WHAT YOU ARE ASKED TO DO —
Please put every line of the items below into a numbered list, leaving out any blank lines.
· · · · · · ·
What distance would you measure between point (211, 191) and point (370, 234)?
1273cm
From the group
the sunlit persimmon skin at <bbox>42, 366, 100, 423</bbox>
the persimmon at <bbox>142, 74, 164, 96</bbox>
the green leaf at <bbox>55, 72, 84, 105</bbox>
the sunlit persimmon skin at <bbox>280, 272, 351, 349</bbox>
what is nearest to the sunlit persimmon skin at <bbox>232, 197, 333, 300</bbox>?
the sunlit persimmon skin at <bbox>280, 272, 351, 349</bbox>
· · · · · · ·
RESPONSE —
1. What distance would you measure between point (211, 191) and point (370, 234)?
2. 1273cm
3. From the group
4. the sunlit persimmon skin at <bbox>42, 366, 100, 423</bbox>
5. the persimmon at <bbox>142, 74, 164, 96</bbox>
6. the green leaf at <bbox>55, 72, 84, 105</bbox>
7. the sunlit persimmon skin at <bbox>280, 272, 351, 349</bbox>
8. what is nearest to the sunlit persimmon skin at <bbox>232, 197, 333, 300</bbox>?
9. the sunlit persimmon skin at <bbox>280, 272, 351, 349</bbox>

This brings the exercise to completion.